Nasional

Guru Besar UI Sebut Sains Bertanggung Jawab atas Humanitarian

Selasa, 15 Oktober 2024 | 11:00 WIB

Guru Besar UI Sebut Sains Bertanggung Jawab atas Humanitarian

Guru Besar Universitas Indonesia Ahmad Syafiq saat memaparkan materi tentang "Perspektif Perkembangan Sciences" dalam Seminar Pendahuluan Konferensi Internasional, di Universitas Sumatera Utara (USU) Medan, pada Senin (14/10/2024). (Foto: NU Online/Afrilia Tristara)

Medan, NU Online

Guru Besar Fakultas Kesehatan Masyarakat Universitas Indonesia (UI) Prof Ahmad Syafiq mengakatan bahwa salah satu indikator lingkungan sains yang baik adalah tanggung jawab sains terhadap cita-cita martabat kemanusiaan, kemajuan, keadilan, perdamaian, kesejahteraan umat manusia dan respek terhadap lingkungan.

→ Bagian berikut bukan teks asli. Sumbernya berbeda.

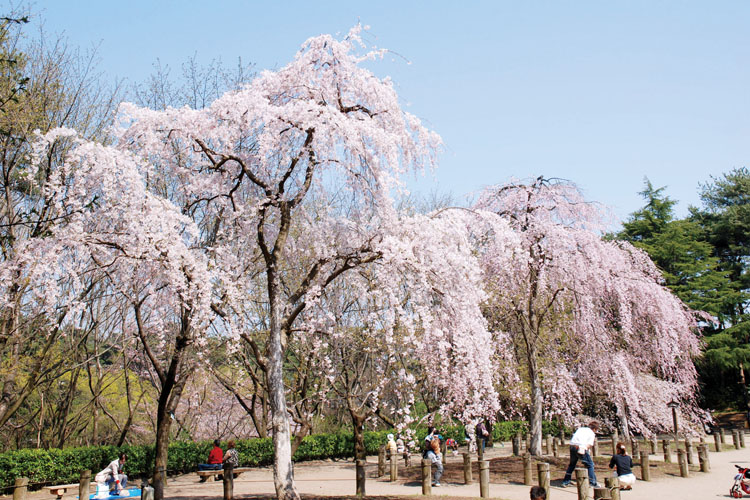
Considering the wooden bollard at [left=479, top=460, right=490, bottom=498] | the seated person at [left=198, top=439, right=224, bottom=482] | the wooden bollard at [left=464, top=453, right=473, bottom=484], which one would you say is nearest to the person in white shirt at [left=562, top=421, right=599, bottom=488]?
the wooden bollard at [left=479, top=460, right=490, bottom=498]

"Oleh karenanya, sains dan kemanusiaan atau humanitarian itu tidak bisa terlepas satu sama lain," katanya saat memaparkan materi tentang "Perspektif Perkembangan Sciences" dalam Seminar Pendahuluan Konferensi Internasional, di Universitas Sumatera Utara (USU) Medan, pada Senin (14/10/2024).
 

Ia menyatakan bahwa hasil dari sains harus melalui uji etik yang harus digunakan untuk kemanusiaan dan kesejahteraan manusia. 


"Jika hasil dari sains menghancurkan kemanusiaan, maka yang salah bukan temuannya, namun ekosistem dan environmentnya yang keliru," ujarnya.


Indikator mengenai etik, kata Prof Syafiq, harus terus diperhatikan, karena memang ada resiko terjadinya penyalahgunaan etik akibat temuan sains dan teknologi. 


Lebih lanjut, ia menyebutkan bahwa nilai serta kegunaaan sains dan teknologi adalah untuk mengatasi tantangan global. Menurutnya, masyarakat juga harus turut terlibat dalam sains dan riset, yakni melalui identifikasi kebutuhan pengetahuan, pelaksanaan riset saintifik dan pemanfaatannya.


"Nah, hasil dari penelitian-penelitian itu jangan dikurung dalam perpustakaan saja, namun juga diaplikasikan dalam kehidupan sehari-hari di masyarakat," ujar Pengurus Lembaga Kesehatan Pengurus Besar Nahdlatul Ulama (LK PBNU) itu.


Adapun pembiayaan publik bagi riset dan pengembangan juga sebagai salah satu bentuk investasi publik yang hasilnya bersifat jangka panjang dan melayani kepentingan publik. Namun, ia menyayangkan investasi sains di Indonesia terbilang masih rendah dan tertinggal.


"Tahun 2018, investasi sains Indonesia hanya 0,23 persen, artinya masih perlu investasi lebih besar di dunia sains dan riset," ujar Prof Syafiq.


Syafiq menyatakan bahwa mudahnya masyarakat percaya pada hoaks salah satunya disebabkan literasi saintifiknya masih rendah. Baginya, tingginya literasi saintifik dapat memerangi "infodemik", hoaks dan disinformasi. Ia berharap investasi sains di Indonesia akan lebih ditingkatkan.


Dalam pemaparan materinya, ia menyebutkan sepuluh indikator lingkungan sains perspektif UNESCO (United Nations Educational, Scientific and Cultural Organization), yakni sebagai berikut.

 
  1. Tanggung jawab sains terhadap cita-cita martabat kemanusiaan, kemajuan, keadilan, perdamaian, kesejahteraan umat manusia dan respek terhadap lingkungan.
  2. Keharusan sains untuk berinteraksi secara bermakna dengan masyarakat dan juga sebaliknya. 
  3. Peran sains dalam kebijakan nasional dan pengambilan keputusan, kerjasama internasional, dan pembangunan.
  4. Promosi sains sebagai common good.
  5. Kondisi kerja dan akses terhadap pendidikan dan pekerjaan dalam bidang sains yang inklusif dan non-diskriminatif.
  6. Setiap kegiatan saintifik harus memenuhi standar HAM universal.
  7. Keseimbangan antara kebebasan, hak dan tanggungjawab periset perlu dijaga. 
  8. Integritas saintifik dan kode etik sains dan riset dan aplikasi teknisnya harus dijaga.
  9. Kapital manusia bagi sistem sains yang kuat dan bertanggungjawab adalah vital. 
  10. Negara perlu menyiapkan lingkungan sains dan riset yang memungkinkan berkembangnya sains dan riset.